Astra allows both bulk and real time operations through AstraDB and Astra Streaming. For each service there are multiple interfaces available and integration with Apache Beam/Google Dataflow is possible in different ways. Some of the design choices for this integration are below:

image

Data Bulk Operations

The Astra service which handles massive amount of data is Astra DB. It provides multiples ways to load data but some methods are preferred over others.

  • Cassandra and CQL: This is the way to go. It is the most mature and provides an efficient way to execute queries. With the native drivers you can run reactive queries and token range queries to distribute the load across the nodes. This is the approach that was taken with the original CassandraIO connector. The existing CassandraIO connector does not support Astra but we leveraged it to create a new AstraIO connector.

  • CQL over REST: This interface can be use with any HTTP client. While the Astra SDKs provides a built-in client, this interface is not the best for bulk loading as it introduces an extra layer of serialization.

  • CQL over GraphQL: This interface can be used with any HTTP Client. While the Astra SDKs provides a built-in client, this interface is not the best for bulk loading as it introduces an extra layer of serialization.

  • CQL over GRPC: This interface is stateless, with an optimized serialization component (grpc), and reactive interfaces so it is a viable option. Currently, the operations exposed are CQL and the token metadata information is not available to perform range queries.

Data Streaming Operations

The Astra service to handle streaming data is Astra Streaming. It provides multiple interfaces like JMS, RabbitMQ, Kafka, and built-in Apache Beam support is available in standard connectors.

To leverage the split capabilities of Pulsar, a PulsarIO connector was released in 2022. To learn more about its development you can follow this video from the Beam Summit 2022.

Apache Beam

1. Overview

Introduction to Apache Beam

image

Objectives

Apache Beam is an open-source, unified programming model for batch and streaming data processing pipelines that simplifies large-scale data processing dynamics. Thousands of organizations around the world choose Apache Beam due to its unique data processing features, proven scale, and powerful yet extensible capabilities.

image

Main Concepts

image

  • Pipeline: A Pipeline encapsulates your entire data processing task, from start to finish. This includes reading input data, transforming that data, and writing output data. All Beam driver programs must create a Pipeline. When you create the Pipeline, you must also specify the execution options that tell the Pipeline where and how to run.

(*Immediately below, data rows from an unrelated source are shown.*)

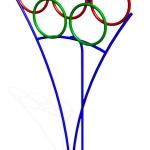 СЭ104-Мишень-Олимпийские-кольца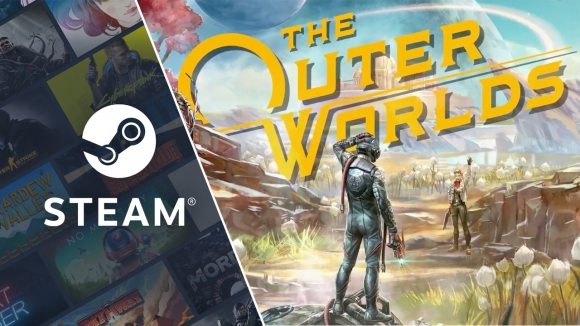 The Outer Worlds Steam'e geliyor!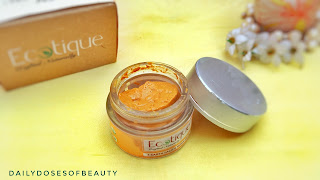 Ecotique crafted naturally 5 Earth Face and Body Pack Review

  • PCollection: A PCollection represents a distributed data set that your Beam pipeline operates on. The data set can be bounded, meaning it comes from a fixed source like a file, or unbounded, meaning it comes from a continuously updating source via a subscription or other mechanisms. Your pipeline typically creates an initial PCollection by reading data from an external data source, but you can also create a PCollection from in-memory data within your driver program. From there, PCollections are the inputs and outputs for each step in your pipeline.

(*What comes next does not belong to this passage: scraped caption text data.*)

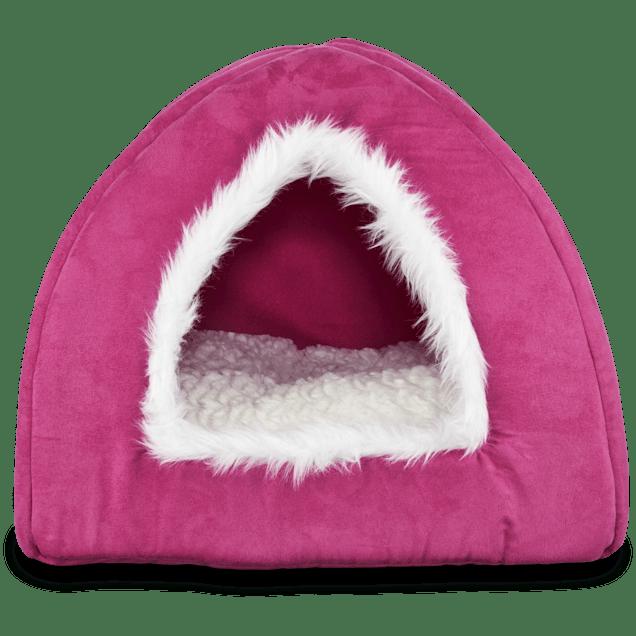 "Harmony Hooded Igloo Cat Bed in Raspberry, 16"" L x 16"" W - Carousel image #1"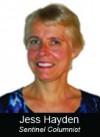Jess Hayden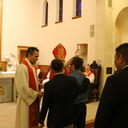 Confirmation 2015 photo album thumbnail 19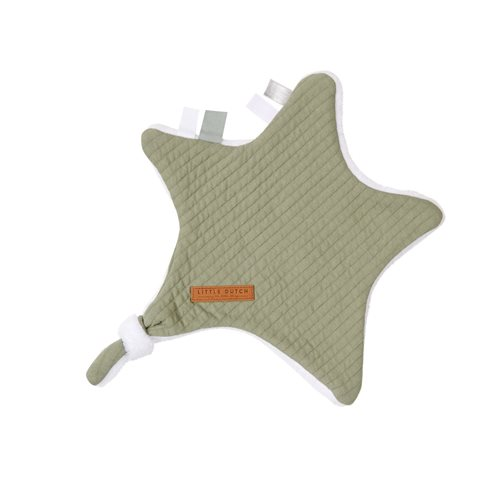 Picture of Cuddle cloth, star Pure Olive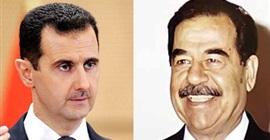 مسؤول إيراني: نحن الذين أعدمنا صدام حسين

  • PTransform: A PTransform represents a data processing operation, or a step, in your pipeline. Every PTransform takes one or more PCollection objects as input, performs a processing function that you provide on the elements of that PCollection, and produces zero or more output PCollection objects.

  • Input and Output so called I/O transforms: Beam comes with a number of “IOs” - library PTransforms that read or write data to various external storage systems.

I/O Connectors

Apache Beam I/O connectors provide read and write transforms for the most popular data storage systems so that Beam users can benefit from natively optimised connectivity. With the available I/Os, Apache Beam pipelines can read and write data to and from an external storage type in a unified and distributed way.

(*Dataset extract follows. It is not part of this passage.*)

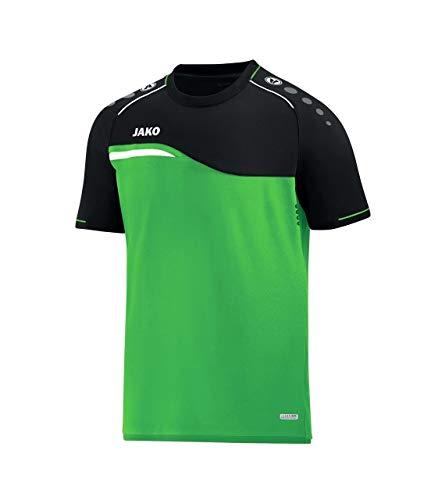 JAKO T-Shirt Competition 2.0, Größe:XL, Farbe:Soft Green/schwarz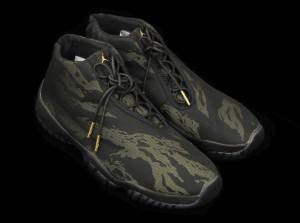 black-tiger-camo-jordan-future-01-570x424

Integration with DataStax Astra is inspired by the built-in CassandraIO and PulsarIO connectors. This integration leverages a new AstraIO connector.

Runners

A runner in Apache Beam is responsible for executing pipelines on a particular processing engine or framework, such as Apache Flink or Google Cloud Dataflow. The runner translates the Beam pipeline into the appropriate format for the underlying engine, manages job execution, and provides feedback on job progress and status.

image

2. Prerequisites

Setup your JAVA Development environment

Use java reference documentation targetting your operating system to install a Java Development Kit. You can then validate your installation with the following command.

java--version

Samples and tutorials have been designed with Apache Maven. Use the reference documentation top install maven validate your installation with

mvn-version
Setup Datastax Astra DB

Sign Up

An astra token acts as your credentials, it holds the different permissions. The scope of a token is the whole organization (tenant) but permissions can be edited to limit usage to a single database.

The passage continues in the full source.